Fuller had wriggled along the wall pursued by Shea until he was jammed into a corner, his back up to the wall.
I sensed what Fuller was up to before he did it. With one hand behind his back, Richard Fuller was reaching inside a drawer. He was pulling out a syringe. I screamed at Shea, but I couldn’t get through to him.
‘What have you done to them?’ Shea grunted with the effort of holding Fuller in place, but he didn’t do anything to control Fuller’s left hand. ‘So help me, if they’ve been harmed I’ll kill you myself, you—’
The needle went into Shea’s neck. Shea’s eyes rolled back. His body went rigid. He hit the floor with an awful sound, eyes open.
It was the worst thing I’d ever seen.
Richard Fuller was shaking like a crackhead as he stepped away from Shea’s body. He wiped spit from the corner of his mouth.
‘I don’t know how you got out of the forest, but you can’t come back from this. You’re a dead man.’
Fuller looked at the syringe like it was his best friend. Then, with an effort, he rolled Shea’s body across the floor. The roots of otherworldly trees stretched across the porch.
A lion-shaped shadow loomed beyond Shea. Kala Sriha was there, a heavy darkness just beyond the realm of sight.
Shea couldn’t be dead. He couldn’t. Why had he taken on Fuller as a wimpy journalist? Why hadn’t he turned into the lion? Kala Sriha was
right here
. It wasn’t fair. Everything was wrong.
Weird cries came from the jungle. They were high-pitched, repetitive, and also somehow familiar. Too mechanical to be animals. Lights flashed in my eyes, very bright. The windows lit up blue and red. I thought it was my brain shutting down, but the old man reacted, too.
Sirens. Police.
Voices sounded from the stairwell.

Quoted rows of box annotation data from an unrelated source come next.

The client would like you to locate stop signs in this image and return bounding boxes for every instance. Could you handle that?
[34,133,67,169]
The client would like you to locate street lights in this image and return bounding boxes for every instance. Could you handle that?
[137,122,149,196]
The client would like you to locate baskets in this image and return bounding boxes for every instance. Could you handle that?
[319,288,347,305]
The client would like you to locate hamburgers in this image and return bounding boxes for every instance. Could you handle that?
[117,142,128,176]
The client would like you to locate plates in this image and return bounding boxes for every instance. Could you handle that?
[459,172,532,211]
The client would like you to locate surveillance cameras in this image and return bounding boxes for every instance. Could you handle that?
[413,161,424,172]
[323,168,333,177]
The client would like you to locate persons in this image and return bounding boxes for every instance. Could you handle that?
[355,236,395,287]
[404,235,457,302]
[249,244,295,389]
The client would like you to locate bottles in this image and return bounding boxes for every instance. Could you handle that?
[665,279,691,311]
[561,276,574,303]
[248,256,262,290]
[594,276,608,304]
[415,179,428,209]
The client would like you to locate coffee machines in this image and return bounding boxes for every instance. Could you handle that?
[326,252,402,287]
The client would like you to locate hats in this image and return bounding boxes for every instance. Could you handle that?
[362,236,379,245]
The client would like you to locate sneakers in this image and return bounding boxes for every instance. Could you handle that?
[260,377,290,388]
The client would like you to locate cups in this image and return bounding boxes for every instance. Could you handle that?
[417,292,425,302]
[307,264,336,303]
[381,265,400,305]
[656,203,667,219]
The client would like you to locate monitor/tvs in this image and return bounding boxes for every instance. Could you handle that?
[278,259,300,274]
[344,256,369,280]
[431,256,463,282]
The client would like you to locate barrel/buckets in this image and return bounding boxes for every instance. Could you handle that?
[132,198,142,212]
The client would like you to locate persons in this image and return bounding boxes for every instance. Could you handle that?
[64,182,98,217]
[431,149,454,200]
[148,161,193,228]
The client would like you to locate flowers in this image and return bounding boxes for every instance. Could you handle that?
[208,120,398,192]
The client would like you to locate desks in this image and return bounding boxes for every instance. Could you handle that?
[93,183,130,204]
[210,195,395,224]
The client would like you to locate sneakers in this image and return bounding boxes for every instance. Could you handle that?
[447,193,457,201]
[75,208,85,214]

Fuller looked down at his dishevelled clothes and brushed feebly at himself, like he was preparing to entertain guests.
This time when the bead curtain parted, it admitted four police officers in riot gear. One of them was a slim, middle-aged woman.
‘Shea? Are you there?’ she called, peering into the shadowy forest as if sensing something strange was going on. Shea’s body was wreathed in leaf-shadow on the edge of the porch.
‘Has there been a misunderstanding?’ Fuller said in Thai. ‘I didn’t call the police. I—’
‘Don’t talk,’ one of the other officers said. ‘Down on the floor!’
Weak and miserable, the old man complied.
I looked down on the scene from above. The female officer knelt down by Shea. She was half in the forest but didn’t seem to notice. She picked up Shea’s hand and felt for a pulse.
‘Call the coroner,’ she said.
No Goodbye
I
HUNG AROUND
Shea, frustrated and sad. I was disoriented. Everything looked green and complicated, but I couldn’t tell up from down. His body still lay in the leaf litter, eyes open. Then his spirit form rose up and his ghost caught sight of me. We stared at each other in shock.